■ **Document segment**:
_ _ _ _ _ _ _

In comparison to Guadalajara, Guanajuato is a pure jewel. It is like being in Europe: truly enchanting. The streets are made of the giant stones, as are the castle-like buildings. There are old churches that line the cityscape, and the streets are all very narrow. They wind this way and that in romantic arcs. When you go up to the top of the city, all the buildings look like they are stacked one on top of the other. To add to the cuteness and quaintness of these buildings stacked one on top of the other, they are multicolored: pink, orange, green, blue, white, and purple. It really doesn't seem real, and for those of us enthralled by color, it really looks like a dream town, painted for the pleasure of our muse.

Tacos tacos tacos. The five of us that trekked to Guanajuato together could not get enough of them. Eating tacos was our main activity. They were always cooking meat at our place, a hallway shaped restaurant a few doors down from our hostel. Lured in by the meat on the turning spit, with its juices dripping onto the stove. Then there was the platter of eight salsas and sauces they would bring out: pineapples, chipotle sauce, picante salsa, mild salsa, chopped tomatoes, onions, cilantro, the list goes on. We must have eaten there five times during the two days we were there.

Every wind in the road begs to be explored in Guanajuato because it is all so beautiful. There is something about the aesthetic quality of windows and doors with thick borders and huge beautiful stones that makes a place really romantic. The plazas have fountains.The people flood the plazas at night. Roam from bar to bar and you'll find plenty of salsa. And you may just find yourself jumping up and down in ecstatic glee when you stumble upon....get ready....a normal bar with normal American music from the likes of the Killers. That's when you may feel the night is just getting going, and you may feel guilty because it's the very thing that does not fit this quaint town that you are the most excited about. But that's when you remember, oh yes, you are American, and you like your own culture quite a bit. That can't be helped.

_ _ _ _ _ _ _

■ **Raw data**:

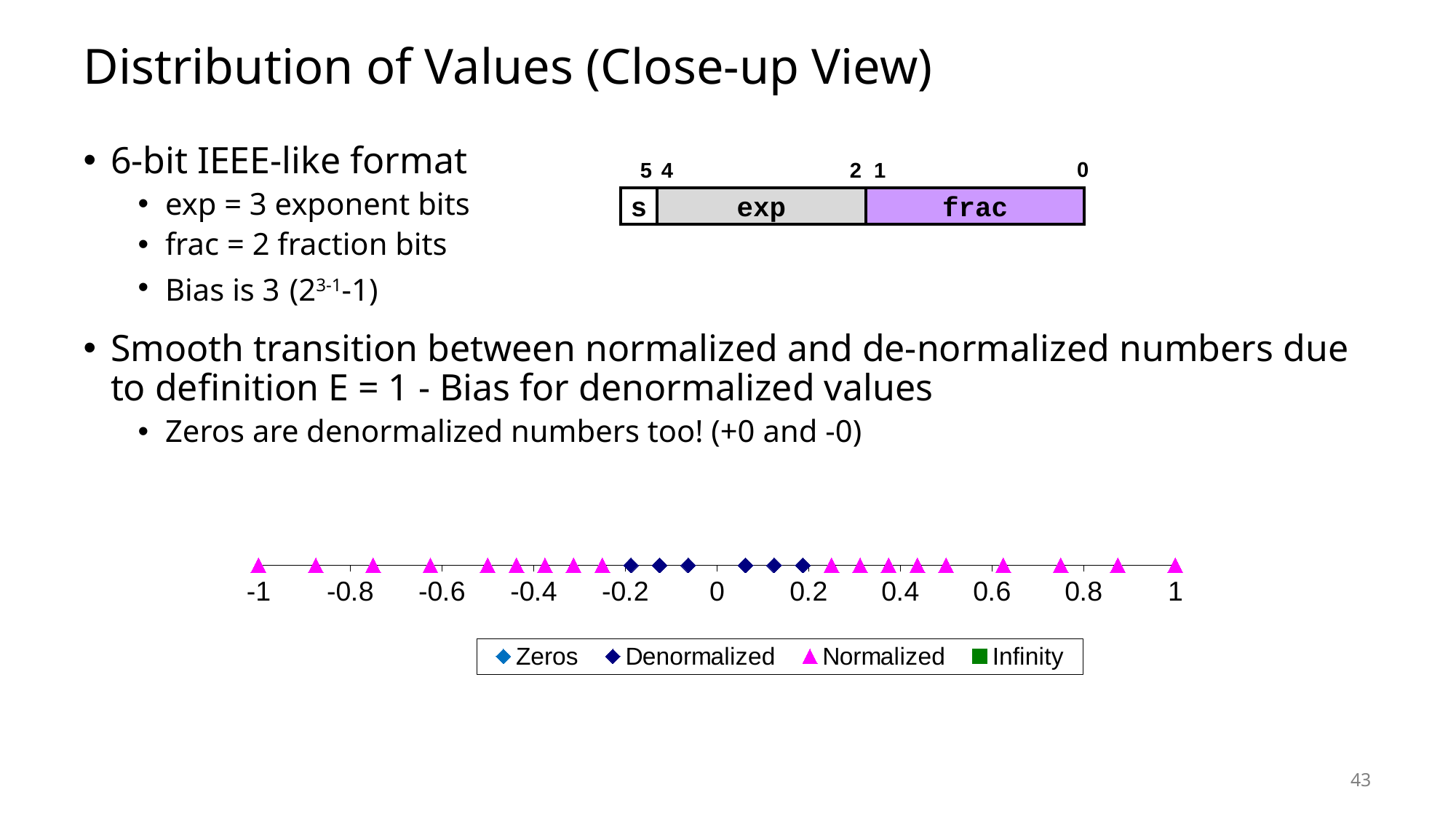
How many Normalized (triangle) points are plotted in the chart? 18 Which marker shape is used for the Normalized series in the chart? triangle What kind of chart is shown at the bottom of the slide? scatter chart What is the smallest value at which a Normalized point is plotted in the chart? -1 How many Denormalized (diamond) points are plotted in the chart, excluding zero? 6 How many series does the legend of the chart list? 4 What is the rightmost value labelled on the chart's x axis? 1 Is the smallest positive Normalized point in the chart plotted at a value greater or less than 0.2? greater What is the largest value at which a Normalized point is plotted in the chart? 1 What is the leftmost value labelled on the chart's x axis? -1 What are the four series named in the chart legend? Zeros, Denormalized, Normalized, Infinity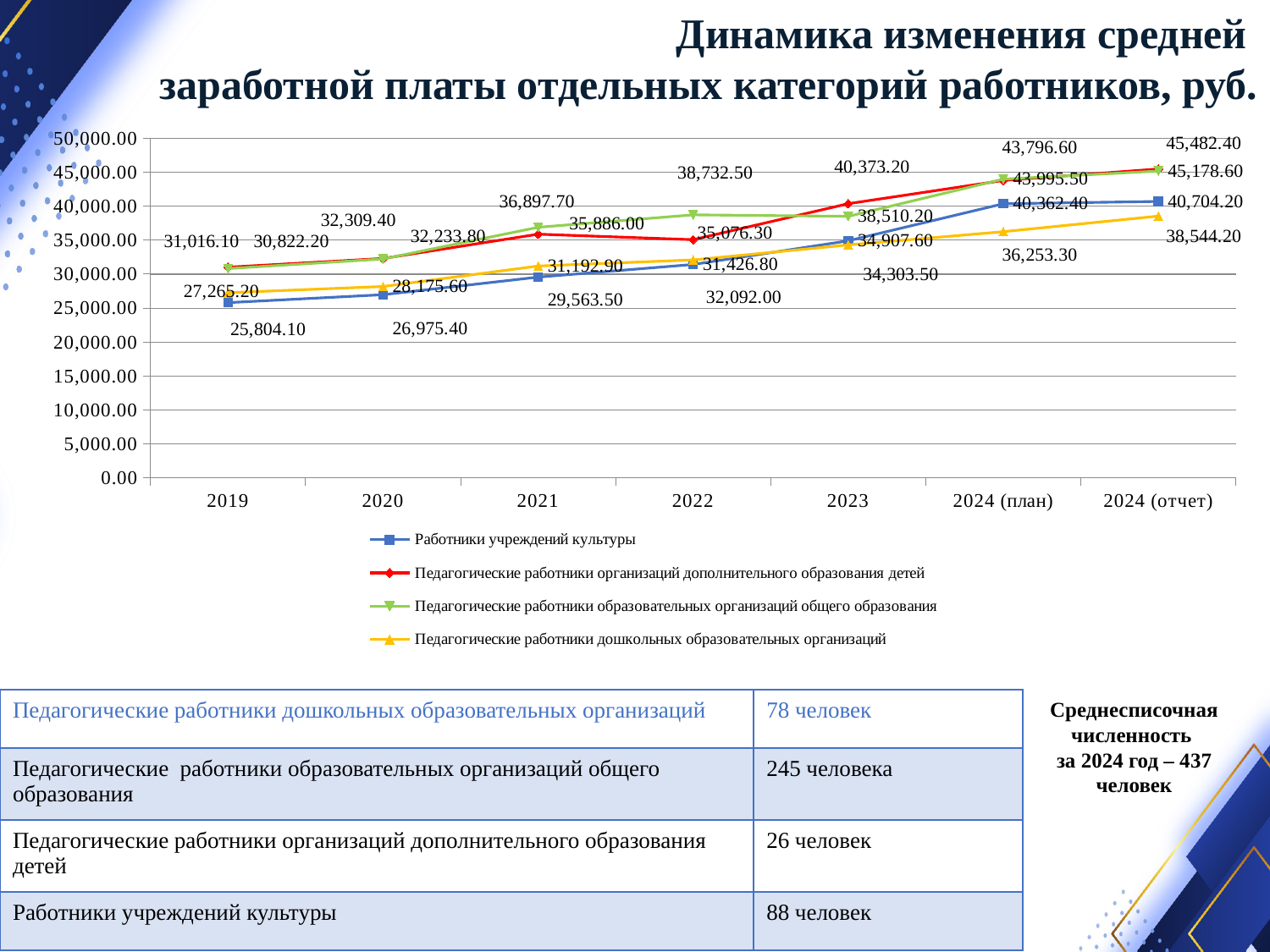
What is the value for Педагогические работники дошкольных образовательных организаций in 2024 (план)? 36,253.30 How many series does the chart legend list? 4 Do the values for Работники учреждений культуры rise or fall from 2019 to 2024 (отчет)? rise What is the value for Работники учреждений культуры in 2024 (отчет)? 40,704.20 How many points are plotted along the x axis of the chart? 7 Is the value for Педагогические работники дошкольных образовательных организаций in 2024 (отчет) greater or less than 40,000.00? less What is the value for Педагогические работники образовательных организаций общего образования in 2021? 36,897.70 Which series has the lowest value in 2019? Работники учреждений культуры In 2022, which is higher: Педагогические работники образовательных организаций общего образования or Педагогические работники организаций дополнительного образования детей? Педагогические работники образовательных организаций общего образования What is the value for Работники учреждений культуры in 2019? 25,804.10 By how much did the value for Работники учреждений культуры increase from 2019 to 2024 (отчет)? 14,900.10 What kind of chart is shown on the slide? line chart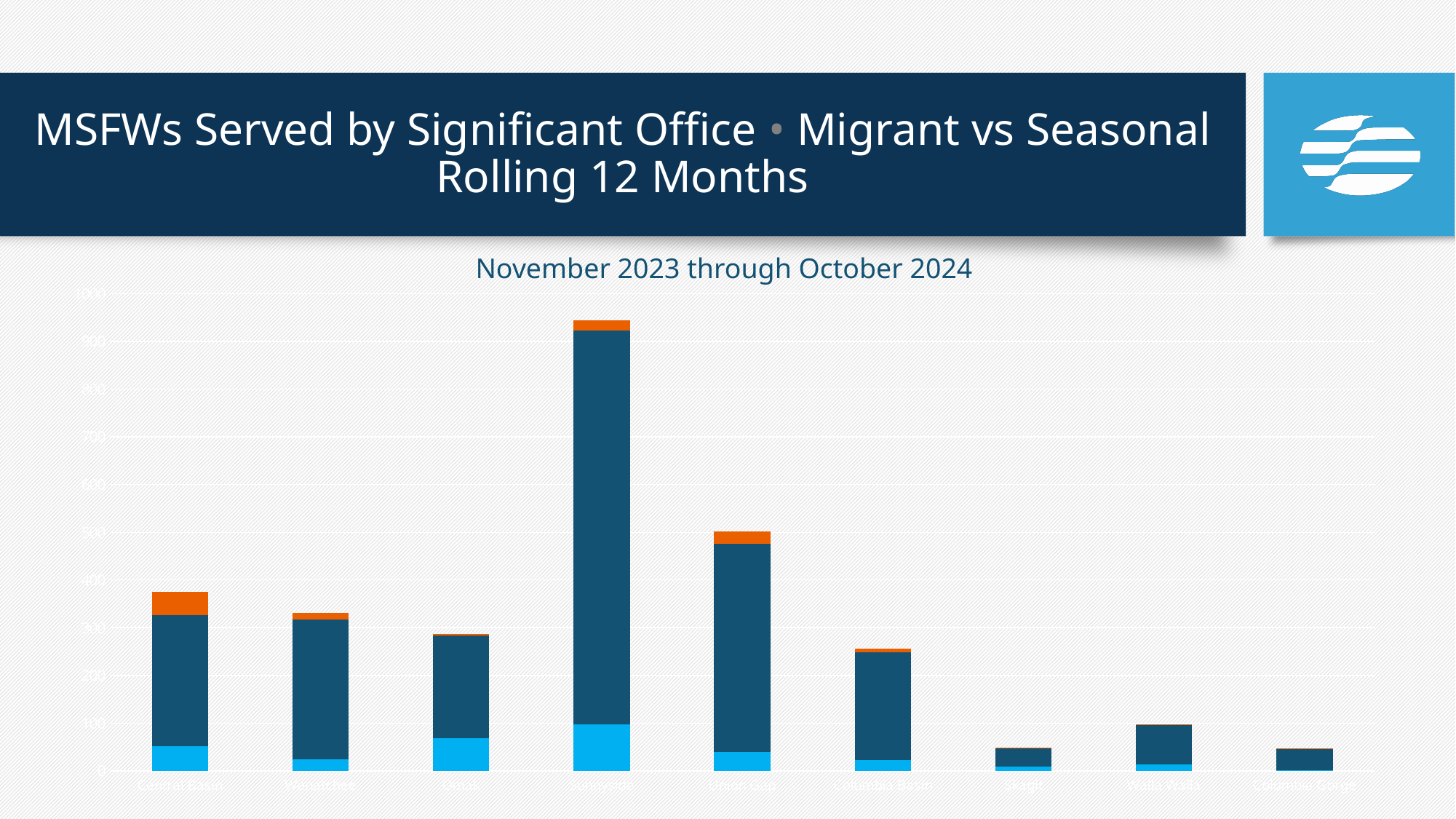
How many bars (categories) are plotted in the chart? 9 Is the total of the seventh bar from the left greater or less than 100? less What kind of chart is shown on the slide? bar chart Which is taller, the fourth bar from the left or the fifth bar from the left? the fourth bar Which is taller, the first bar from the left or the second bar from the left? the first bar Is the total of the fourth bar from the left greater or less than 800? greater What date range is given in the chart's title above the plot area? November 2023 through October 2024 Which is taller, the eighth bar from the left or the ninth bar from the left? the eighth bar Is the total of the fifth bar from the left greater or less than 400? greater How many differently coloured segments make up each stacked bar? 3 Which bar in the chart is the tallest? the fourth bar from the left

_ _ _ _ _ _ _

■ **Task goal**:
Answer these three questions from the Guanajuato travel text, one per line:
(a) Which colors does it list for the buildings stacked on top of one another?
(b) How many people traveled to Guanajuato together?
(c) Which band is named as an example of normal American music?

■ **Response for this exercise**:
(a) Pink, orange, green, blue, white, and purple.
(b) Five.
(c) The Killers.